Records for the exercise:
[Start]
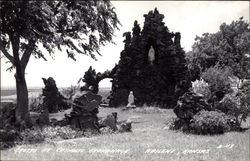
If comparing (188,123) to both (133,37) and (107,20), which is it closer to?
(107,20)

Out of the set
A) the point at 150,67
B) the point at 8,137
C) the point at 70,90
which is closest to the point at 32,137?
the point at 8,137

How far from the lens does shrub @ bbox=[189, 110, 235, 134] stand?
19.0m

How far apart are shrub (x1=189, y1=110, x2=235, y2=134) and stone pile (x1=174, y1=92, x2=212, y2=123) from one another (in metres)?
0.75

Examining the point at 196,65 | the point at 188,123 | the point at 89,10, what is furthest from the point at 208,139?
the point at 196,65

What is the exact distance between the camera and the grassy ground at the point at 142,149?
12.7 m

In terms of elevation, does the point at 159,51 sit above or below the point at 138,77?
above

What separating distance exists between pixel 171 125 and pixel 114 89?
20.8m

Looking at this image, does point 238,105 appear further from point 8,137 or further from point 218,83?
point 8,137

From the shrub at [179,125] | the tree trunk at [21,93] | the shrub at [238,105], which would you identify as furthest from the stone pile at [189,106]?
the tree trunk at [21,93]

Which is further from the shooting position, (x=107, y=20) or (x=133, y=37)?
(x=133, y=37)

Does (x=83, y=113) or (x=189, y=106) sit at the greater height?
(x=189, y=106)

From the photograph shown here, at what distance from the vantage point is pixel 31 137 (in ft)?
52.9

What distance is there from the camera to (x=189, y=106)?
2055 cm

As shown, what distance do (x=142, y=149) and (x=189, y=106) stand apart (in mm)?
6981
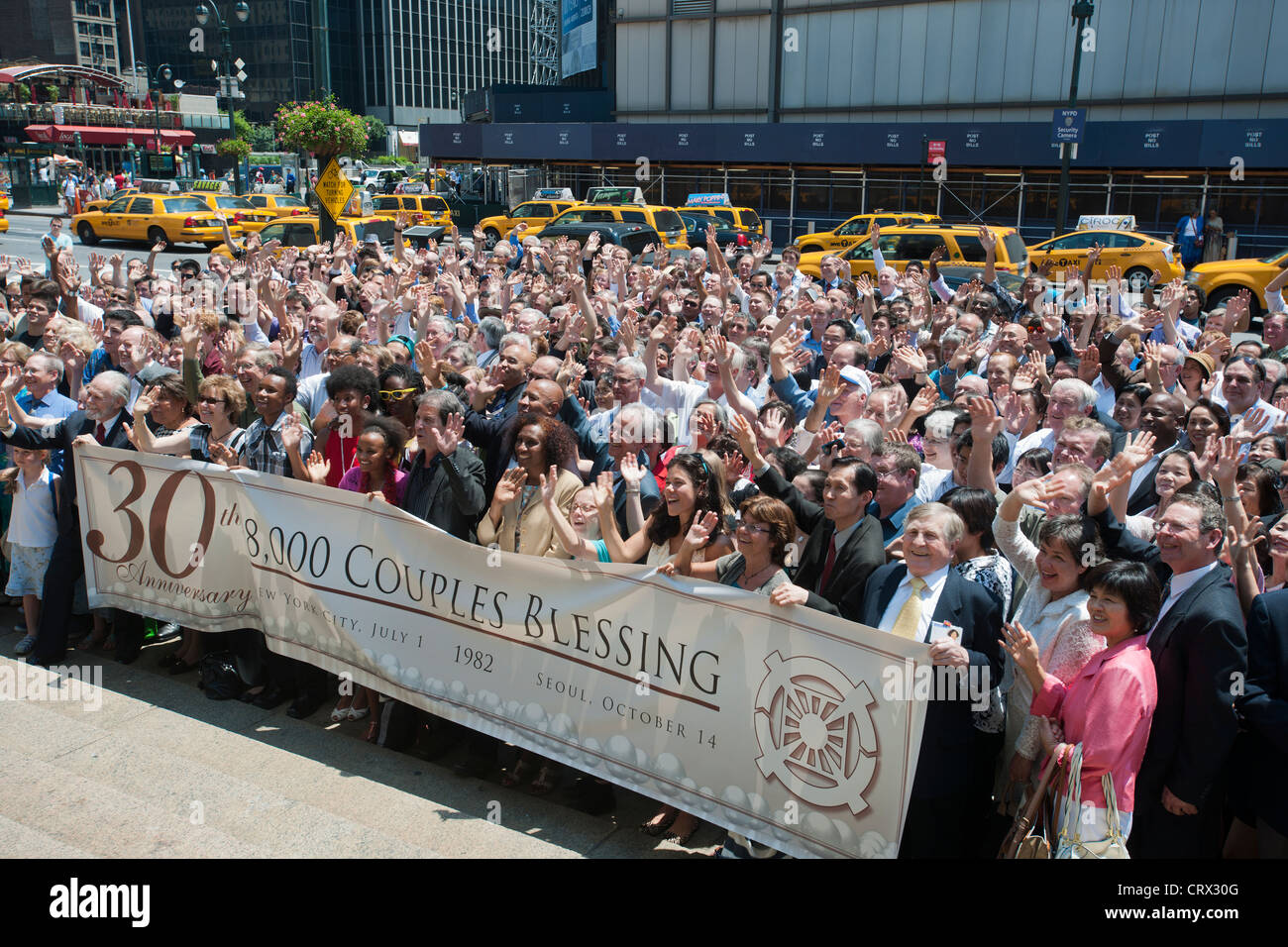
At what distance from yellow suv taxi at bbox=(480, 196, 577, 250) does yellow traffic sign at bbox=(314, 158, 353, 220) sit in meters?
13.7

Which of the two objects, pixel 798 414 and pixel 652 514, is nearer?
pixel 652 514

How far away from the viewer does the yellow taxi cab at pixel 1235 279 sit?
1884 cm

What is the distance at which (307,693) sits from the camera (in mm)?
5527

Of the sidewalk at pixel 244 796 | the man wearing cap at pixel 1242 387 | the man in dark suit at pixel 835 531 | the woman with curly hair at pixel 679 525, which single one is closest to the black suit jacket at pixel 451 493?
the woman with curly hair at pixel 679 525

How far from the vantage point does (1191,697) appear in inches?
137

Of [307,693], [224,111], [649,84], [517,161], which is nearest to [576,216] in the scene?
[517,161]

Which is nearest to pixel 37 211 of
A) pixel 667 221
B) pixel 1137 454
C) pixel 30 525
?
pixel 667 221

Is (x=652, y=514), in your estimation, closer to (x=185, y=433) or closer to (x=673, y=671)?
(x=673, y=671)

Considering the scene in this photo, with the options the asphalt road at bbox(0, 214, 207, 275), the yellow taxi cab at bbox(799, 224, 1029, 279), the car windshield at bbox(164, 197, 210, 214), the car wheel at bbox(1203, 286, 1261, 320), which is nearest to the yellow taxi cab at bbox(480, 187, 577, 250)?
the asphalt road at bbox(0, 214, 207, 275)

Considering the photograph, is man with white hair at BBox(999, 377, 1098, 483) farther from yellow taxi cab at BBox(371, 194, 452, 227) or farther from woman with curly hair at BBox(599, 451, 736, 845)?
yellow taxi cab at BBox(371, 194, 452, 227)

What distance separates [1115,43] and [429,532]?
123ft

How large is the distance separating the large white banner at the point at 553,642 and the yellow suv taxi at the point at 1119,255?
19.5 meters

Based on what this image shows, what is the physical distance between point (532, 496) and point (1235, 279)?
61.3ft

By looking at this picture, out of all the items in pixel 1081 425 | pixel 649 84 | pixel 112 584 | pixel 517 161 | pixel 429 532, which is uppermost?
pixel 649 84
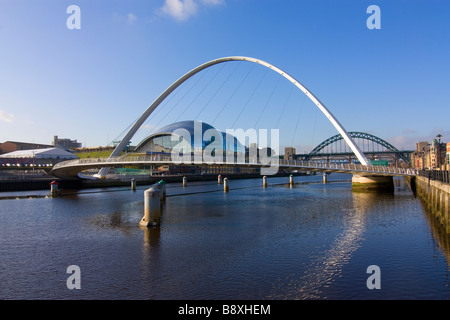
[End]
Short exercise:
Put every line of the entries above into a JSON list of strings, one string per line. Drop the blank lines and leave the pictures out.

Final result:
[
  "If comparing (188,123) to both (133,37) and (107,20), which is it closer to?",
  "(107,20)",
  "Out of the set",
  "A) the point at 150,67",
  "B) the point at 8,137",
  "C) the point at 70,90",
  "which is closest to the point at 32,137?",
  "the point at 8,137",
  "How far from the lens does shrub @ bbox=[189, 110, 235, 134] stand?",
  "19.0m",
  "How far apart are shrub (x1=189, y1=110, x2=235, y2=134) and stone pile (x1=174, y1=92, x2=212, y2=123) from one another (in metres)?",
  "0.75",
  "Examining the point at 196,65 | the point at 188,123 | the point at 89,10, what is furthest from the point at 208,139?",
  "the point at 196,65",
  "What is the exact distance between the camera and the grassy ground at the point at 142,149?",
  "12.7 m",
  "In terms of elevation, does the point at 159,51 sit above or below the point at 138,77?",
  "above",
  "What separating distance exists between pixel 171 125 and pixel 114 89?",
  "20.8m",
  "Looking at this image, does point 238,105 appear further from point 8,137 or further from point 218,83?",
  "point 8,137",
  "From the shrub at [179,125] | the tree trunk at [21,93] | the shrub at [238,105], which would you identify as furthest from the stone pile at [189,106]?",
  "the tree trunk at [21,93]",
  "Which is further from the shooting position, (x=107, y=20) or (x=133, y=37)?",
  "(x=133, y=37)",
  "Does (x=83, y=113) or (x=189, y=106) sit at the greater height?",
  "(x=189, y=106)",
  "From the photograph shown here, at what distance from the vantage point is pixel 31 137 (in ft)?",
  "52.9",
  "What distance is there from the camera to (x=189, y=106)?",
  "2055 cm",
  "As shown, what distance do (x=142, y=149) and (x=189, y=106) stand apart (in mm)?",
  "6981",
  "At what distance from yellow suv taxi at bbox=(480, 196, 577, 250) does yellow traffic sign at bbox=(314, 158, 353, 220) sit in meters?",
  "13.7",
  "Which of the two objects, pixel 798 414 and pixel 652 514, is nearer?",
  "pixel 652 514",
  "How far away from the viewer does the yellow taxi cab at pixel 1235 279 sit?",
  "1884 cm",
  "What is the distance at which (307,693) sits from the camera (in mm)?",
  "5527",
  "Of the sidewalk at pixel 244 796 | the man wearing cap at pixel 1242 387 | the man in dark suit at pixel 835 531 | the woman with curly hair at pixel 679 525, which single one is closest to the black suit jacket at pixel 451 493?",
  "the woman with curly hair at pixel 679 525",
  "How far from the vantage point does (1191,697) appear in inches?",
  "137",
  "Of [307,693], [224,111], [649,84], [517,161], which is nearest to [576,216] in the scene?",
  "[517,161]",
  "Which is nearest to pixel 37 211 of",
  "A) pixel 667 221",
  "B) pixel 1137 454",
  "C) pixel 30 525",
  "?",
  "pixel 667 221",
  "Is (x=652, y=514), in your estimation, closer to (x=185, y=433) or closer to (x=673, y=671)?",
  "(x=673, y=671)",
  "Considering the scene in this photo, with the options the asphalt road at bbox(0, 214, 207, 275), the yellow taxi cab at bbox(799, 224, 1029, 279), the car windshield at bbox(164, 197, 210, 214), the car wheel at bbox(1203, 286, 1261, 320), which is nearest to the yellow taxi cab at bbox(480, 187, 577, 250)?",
  "the asphalt road at bbox(0, 214, 207, 275)",
  "Considering the photograph, is man with white hair at BBox(999, 377, 1098, 483) farther from yellow taxi cab at BBox(371, 194, 452, 227) or farther from woman with curly hair at BBox(599, 451, 736, 845)?",
  "yellow taxi cab at BBox(371, 194, 452, 227)",
  "What distance separates [1115,43] and [429,532]?",
  "123ft",
  "How large is the distance separating the large white banner at the point at 553,642 and the yellow suv taxi at the point at 1119,255?",
  "19.5 meters",
  "Based on what this image shows, what is the physical distance between point (532, 496) and point (1235, 279)?",
  "61.3ft",
  "By looking at this picture, out of all the items in pixel 1081 425 | pixel 649 84 | pixel 112 584 | pixel 517 161 | pixel 429 532, which is uppermost?",
  "pixel 649 84"
]